▶ Compiti da svolgere:
(a) Secondo il testo, quale fu il primo segno rivelatore del cambiamento del corpo?
(b) Trascriva fedelmente il passo del testo compreso tra "Mi sentii spinta" e "famiglia dalla vergogna.", estremi inclusi.

▶ Testo:
>>>

Se solo avessi visto un’immagine dello sviluppo fetale non avrei mai scelto di abortire

2008-06-19

Appresi di essere incinta quando avevo 18 anni, dopo la mia prima esperienza sessuale. La nausea al mattino fu il primo segno rivelatore che il mio corpo stava cambiando e che una nuova vita stava crescendo dentro di me. Mentre tenevo la mia testa sopra il water piangevo senza controllo, comprendendo che la mia vita non sarebbe stata più la stessa. Ero oppressa dalla paura e dalla vergogna, e sapevo di aver bisogno di aiuto.
Quando lo dissi al padre del bambino, ruppe la nostra relazione immediatamente. Mi sentivo abbandonata e sola. Ero una matricola al college e mi dicevano che avere un bambino avrebbe rovinato la mia vita e la mia carriera futura. L’unica “scelta” di cui si parlava era l’aborto. Mi vergognavo di essere incinta e non sposata, e così pensai che l’aborto avrebbe risolto il mio problema.
Mi sentii spinta ad abortire in fretta perché ero molto vicina al limite delle dodici settimane. Non c’era tempo per pensare ad altre opzioni. Se avessi abortito nessuno avrebbe saputo della mia gravidanza, ed avrei salvato la mia famiglia dalla vergogna.
“Non dovrai neanche ammettere di essere mai stata incinta” fu il consiglio che ricevetti. Credetti alla bugia che era solo un ammasso di tessuto che poteva essere buttato via. Mi dissero che avrei potuto dimenticare l’aborto e continuare la mia vita senza conseguenze. Ma non potei dimenticare. Nelle relazioni con i ragazzi la prima cosa che rivelavo era il mio aborto perché ero terrorizzata dall’essere respinta. Per anni sono stata “pro-aborto” perché pensavo di dover giustificare il mio aborto.
Ho sofferto di esaurimento nervoso ed ho trascorso del tempo in una clinica psichiatrica per via della paura di non potere avere più figli. Mi sembrava di vivere al rallentatore perché la mia mente, un tempo acuta, era molto offuscata. Mi ci vollero degli anni per ripristinare la mia capacità di pensare e reagire normalmente. L’esperienza dell’aborto mi ha lasciato cronicamente depressa e confusa.
In seguito ho appreso che il mio nascituro di 12 settimane aveva un cuore che batteva e braccia e gambe pienamente sviluppate. Se solo avessi visto un’immagine dello sviluppo fetale non avrei mai scelto di abortire. Sentivo che mi avevano mentito ed ingannata.

<<<

▶ Sezione dati:
>>>

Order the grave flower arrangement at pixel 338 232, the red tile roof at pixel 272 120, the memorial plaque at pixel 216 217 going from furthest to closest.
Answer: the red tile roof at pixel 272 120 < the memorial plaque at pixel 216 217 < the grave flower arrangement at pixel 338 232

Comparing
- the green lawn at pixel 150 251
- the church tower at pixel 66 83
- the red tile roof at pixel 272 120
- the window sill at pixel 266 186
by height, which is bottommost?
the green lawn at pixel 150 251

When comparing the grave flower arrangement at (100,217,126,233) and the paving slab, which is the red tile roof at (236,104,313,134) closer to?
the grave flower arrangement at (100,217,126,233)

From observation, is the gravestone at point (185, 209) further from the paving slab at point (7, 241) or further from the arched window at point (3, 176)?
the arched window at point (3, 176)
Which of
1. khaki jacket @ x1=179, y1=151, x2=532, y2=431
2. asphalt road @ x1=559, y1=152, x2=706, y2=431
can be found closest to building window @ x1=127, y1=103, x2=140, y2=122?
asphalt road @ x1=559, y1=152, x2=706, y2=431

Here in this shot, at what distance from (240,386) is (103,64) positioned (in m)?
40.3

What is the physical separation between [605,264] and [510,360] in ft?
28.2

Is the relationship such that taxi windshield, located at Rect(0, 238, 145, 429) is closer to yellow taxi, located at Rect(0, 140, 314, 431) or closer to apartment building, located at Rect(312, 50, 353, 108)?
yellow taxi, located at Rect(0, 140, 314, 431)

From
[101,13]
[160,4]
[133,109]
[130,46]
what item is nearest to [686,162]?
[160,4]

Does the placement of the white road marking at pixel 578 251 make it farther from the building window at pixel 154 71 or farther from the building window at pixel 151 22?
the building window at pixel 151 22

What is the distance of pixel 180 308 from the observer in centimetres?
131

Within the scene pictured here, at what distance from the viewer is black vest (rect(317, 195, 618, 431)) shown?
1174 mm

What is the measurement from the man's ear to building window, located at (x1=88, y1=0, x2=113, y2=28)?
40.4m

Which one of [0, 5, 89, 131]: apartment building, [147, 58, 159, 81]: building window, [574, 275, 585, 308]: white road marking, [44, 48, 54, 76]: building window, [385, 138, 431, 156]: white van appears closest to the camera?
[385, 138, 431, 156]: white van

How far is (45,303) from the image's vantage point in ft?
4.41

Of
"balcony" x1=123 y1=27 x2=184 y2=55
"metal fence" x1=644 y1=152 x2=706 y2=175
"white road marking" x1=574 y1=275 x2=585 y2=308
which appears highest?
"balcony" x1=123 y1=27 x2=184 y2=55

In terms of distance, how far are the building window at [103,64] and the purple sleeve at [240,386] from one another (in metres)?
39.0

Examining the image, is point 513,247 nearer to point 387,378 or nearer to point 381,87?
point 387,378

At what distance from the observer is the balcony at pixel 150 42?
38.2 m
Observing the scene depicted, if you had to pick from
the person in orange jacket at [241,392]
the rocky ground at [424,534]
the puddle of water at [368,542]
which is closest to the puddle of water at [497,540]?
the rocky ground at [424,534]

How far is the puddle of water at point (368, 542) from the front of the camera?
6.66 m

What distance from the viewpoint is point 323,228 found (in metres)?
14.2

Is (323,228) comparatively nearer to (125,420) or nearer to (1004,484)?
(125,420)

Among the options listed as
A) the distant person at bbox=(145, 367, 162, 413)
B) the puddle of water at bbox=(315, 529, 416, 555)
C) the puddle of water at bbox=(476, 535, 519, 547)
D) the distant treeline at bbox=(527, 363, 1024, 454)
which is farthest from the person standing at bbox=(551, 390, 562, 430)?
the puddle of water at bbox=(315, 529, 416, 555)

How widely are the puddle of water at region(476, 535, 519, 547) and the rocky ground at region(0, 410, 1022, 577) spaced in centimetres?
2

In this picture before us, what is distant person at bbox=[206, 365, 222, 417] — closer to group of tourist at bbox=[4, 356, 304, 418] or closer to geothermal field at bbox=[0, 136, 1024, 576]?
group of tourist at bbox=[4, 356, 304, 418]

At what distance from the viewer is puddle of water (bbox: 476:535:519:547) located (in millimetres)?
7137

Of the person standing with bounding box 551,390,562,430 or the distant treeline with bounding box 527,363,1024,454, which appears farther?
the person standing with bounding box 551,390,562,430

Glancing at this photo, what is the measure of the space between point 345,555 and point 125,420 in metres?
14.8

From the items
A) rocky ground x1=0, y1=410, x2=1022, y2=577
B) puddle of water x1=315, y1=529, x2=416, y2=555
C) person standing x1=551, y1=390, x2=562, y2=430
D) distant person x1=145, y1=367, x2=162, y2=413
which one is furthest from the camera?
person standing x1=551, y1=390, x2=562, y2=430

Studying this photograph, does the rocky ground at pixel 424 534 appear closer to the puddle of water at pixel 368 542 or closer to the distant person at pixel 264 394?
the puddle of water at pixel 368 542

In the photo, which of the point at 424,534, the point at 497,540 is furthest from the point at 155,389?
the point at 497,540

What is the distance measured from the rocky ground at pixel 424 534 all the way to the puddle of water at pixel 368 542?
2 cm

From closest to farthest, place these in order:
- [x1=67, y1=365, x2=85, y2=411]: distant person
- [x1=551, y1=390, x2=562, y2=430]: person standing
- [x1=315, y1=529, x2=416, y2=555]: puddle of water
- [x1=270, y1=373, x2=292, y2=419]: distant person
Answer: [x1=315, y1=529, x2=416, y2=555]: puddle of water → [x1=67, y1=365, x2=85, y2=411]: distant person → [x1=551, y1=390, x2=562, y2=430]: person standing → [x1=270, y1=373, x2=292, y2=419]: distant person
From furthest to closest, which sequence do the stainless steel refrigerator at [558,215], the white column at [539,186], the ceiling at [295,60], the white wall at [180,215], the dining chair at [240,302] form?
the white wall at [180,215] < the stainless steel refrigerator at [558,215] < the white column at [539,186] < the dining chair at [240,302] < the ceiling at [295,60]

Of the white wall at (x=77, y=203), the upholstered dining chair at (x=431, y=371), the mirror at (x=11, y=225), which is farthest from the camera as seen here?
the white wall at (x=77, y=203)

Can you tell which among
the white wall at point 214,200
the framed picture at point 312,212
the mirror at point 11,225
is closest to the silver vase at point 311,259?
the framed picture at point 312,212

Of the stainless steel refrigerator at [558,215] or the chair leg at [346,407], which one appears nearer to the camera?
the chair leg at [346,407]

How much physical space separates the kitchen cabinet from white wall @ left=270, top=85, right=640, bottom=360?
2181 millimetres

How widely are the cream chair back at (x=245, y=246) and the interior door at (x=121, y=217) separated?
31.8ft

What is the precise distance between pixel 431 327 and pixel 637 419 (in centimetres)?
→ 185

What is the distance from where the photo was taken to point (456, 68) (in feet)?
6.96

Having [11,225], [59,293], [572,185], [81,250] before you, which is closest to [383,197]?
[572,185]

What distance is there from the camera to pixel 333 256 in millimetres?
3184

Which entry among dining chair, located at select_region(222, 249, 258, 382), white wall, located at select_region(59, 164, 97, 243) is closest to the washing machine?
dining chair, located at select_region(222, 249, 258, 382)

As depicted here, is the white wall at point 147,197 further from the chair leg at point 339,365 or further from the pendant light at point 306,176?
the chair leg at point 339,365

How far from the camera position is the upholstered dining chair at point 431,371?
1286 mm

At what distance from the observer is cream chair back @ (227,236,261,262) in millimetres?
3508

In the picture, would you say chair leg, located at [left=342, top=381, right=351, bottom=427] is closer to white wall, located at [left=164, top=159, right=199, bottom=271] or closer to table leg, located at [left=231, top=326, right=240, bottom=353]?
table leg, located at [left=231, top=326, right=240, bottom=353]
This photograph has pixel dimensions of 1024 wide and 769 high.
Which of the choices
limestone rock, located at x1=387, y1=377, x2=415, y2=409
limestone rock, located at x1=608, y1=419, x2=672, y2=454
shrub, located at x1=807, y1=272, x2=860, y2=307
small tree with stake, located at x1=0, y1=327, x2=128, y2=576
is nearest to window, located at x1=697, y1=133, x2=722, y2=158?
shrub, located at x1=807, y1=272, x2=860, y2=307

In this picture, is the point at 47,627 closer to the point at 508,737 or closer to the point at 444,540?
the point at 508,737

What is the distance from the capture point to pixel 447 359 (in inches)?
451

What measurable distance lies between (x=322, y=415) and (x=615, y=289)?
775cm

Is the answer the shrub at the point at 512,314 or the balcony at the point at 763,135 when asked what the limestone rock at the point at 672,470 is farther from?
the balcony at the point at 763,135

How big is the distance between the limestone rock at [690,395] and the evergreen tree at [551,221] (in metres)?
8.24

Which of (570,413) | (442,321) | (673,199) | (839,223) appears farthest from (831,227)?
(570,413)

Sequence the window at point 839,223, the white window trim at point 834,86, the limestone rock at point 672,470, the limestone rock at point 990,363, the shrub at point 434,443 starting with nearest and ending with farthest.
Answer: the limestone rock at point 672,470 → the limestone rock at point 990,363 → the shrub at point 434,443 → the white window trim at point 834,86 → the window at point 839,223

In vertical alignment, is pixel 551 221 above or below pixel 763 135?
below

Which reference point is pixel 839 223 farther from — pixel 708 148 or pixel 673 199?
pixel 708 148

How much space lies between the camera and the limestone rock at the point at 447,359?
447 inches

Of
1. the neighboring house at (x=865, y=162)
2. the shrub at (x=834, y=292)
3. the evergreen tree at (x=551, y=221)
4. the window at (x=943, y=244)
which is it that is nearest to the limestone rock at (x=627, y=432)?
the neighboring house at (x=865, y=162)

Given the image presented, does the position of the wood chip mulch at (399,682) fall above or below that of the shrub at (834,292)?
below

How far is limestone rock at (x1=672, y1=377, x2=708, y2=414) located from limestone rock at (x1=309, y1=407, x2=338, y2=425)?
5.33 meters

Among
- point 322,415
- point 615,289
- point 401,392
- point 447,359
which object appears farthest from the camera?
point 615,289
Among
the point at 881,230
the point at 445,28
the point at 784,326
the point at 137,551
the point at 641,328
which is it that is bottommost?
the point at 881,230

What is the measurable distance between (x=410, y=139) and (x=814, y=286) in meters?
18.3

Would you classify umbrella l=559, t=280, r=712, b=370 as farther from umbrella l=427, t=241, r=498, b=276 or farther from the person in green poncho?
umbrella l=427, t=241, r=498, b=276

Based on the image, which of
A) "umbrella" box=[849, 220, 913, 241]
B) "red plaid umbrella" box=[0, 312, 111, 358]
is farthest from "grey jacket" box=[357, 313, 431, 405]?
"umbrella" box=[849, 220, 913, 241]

<<<

▶ Esercizi risolti:
(a) La nausea al mattino.

(b)
Mi sentii spinta ad abortire in fretta perché ero molto vicina al limite delle dodici settimane. Non c’era tempo per pensare ad altre opzioni. Se avessi abortito nessuno avrebbe saputo della mia gravidanza, ed avrei salvato la mia famiglia dalla vergogna.